EXERCISE INSTRUCTIONS> In the records, find each line where "this" occurs, and copy it.

━━━━━━

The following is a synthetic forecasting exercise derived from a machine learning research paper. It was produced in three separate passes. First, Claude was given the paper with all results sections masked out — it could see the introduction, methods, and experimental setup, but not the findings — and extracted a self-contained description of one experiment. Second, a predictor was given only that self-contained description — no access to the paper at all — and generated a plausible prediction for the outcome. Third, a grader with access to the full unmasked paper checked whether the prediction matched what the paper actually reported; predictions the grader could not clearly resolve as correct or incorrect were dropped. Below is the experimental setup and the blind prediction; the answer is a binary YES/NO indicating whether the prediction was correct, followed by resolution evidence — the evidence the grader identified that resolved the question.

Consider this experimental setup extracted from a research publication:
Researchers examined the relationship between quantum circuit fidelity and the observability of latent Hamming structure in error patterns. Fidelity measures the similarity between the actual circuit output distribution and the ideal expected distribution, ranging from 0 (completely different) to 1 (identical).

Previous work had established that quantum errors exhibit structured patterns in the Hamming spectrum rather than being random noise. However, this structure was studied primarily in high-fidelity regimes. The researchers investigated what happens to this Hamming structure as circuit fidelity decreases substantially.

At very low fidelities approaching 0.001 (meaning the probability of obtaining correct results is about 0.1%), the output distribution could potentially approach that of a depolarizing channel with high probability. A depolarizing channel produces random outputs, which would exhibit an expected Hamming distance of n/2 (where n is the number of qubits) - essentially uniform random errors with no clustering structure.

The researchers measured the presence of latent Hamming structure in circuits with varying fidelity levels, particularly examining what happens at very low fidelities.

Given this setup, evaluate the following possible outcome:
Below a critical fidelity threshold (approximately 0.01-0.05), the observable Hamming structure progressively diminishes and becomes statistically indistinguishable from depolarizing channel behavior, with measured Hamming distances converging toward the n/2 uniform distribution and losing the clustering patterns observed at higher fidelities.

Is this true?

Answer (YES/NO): NO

━━━━━━

WRITTEN REPLY>
Consider this experimental setup extracted from a research publication:
Previous work had established that quantum errors exhibit structured patterns in the Hamming spectrum rather than being random noise. However, this structure was studied primarily in high-fidelity regimes. The researchers investigated what happens to this Hamming structure as circuit fidelity decreases substantially.
Given this setup, evaluate the following possible outcome:
Is this true?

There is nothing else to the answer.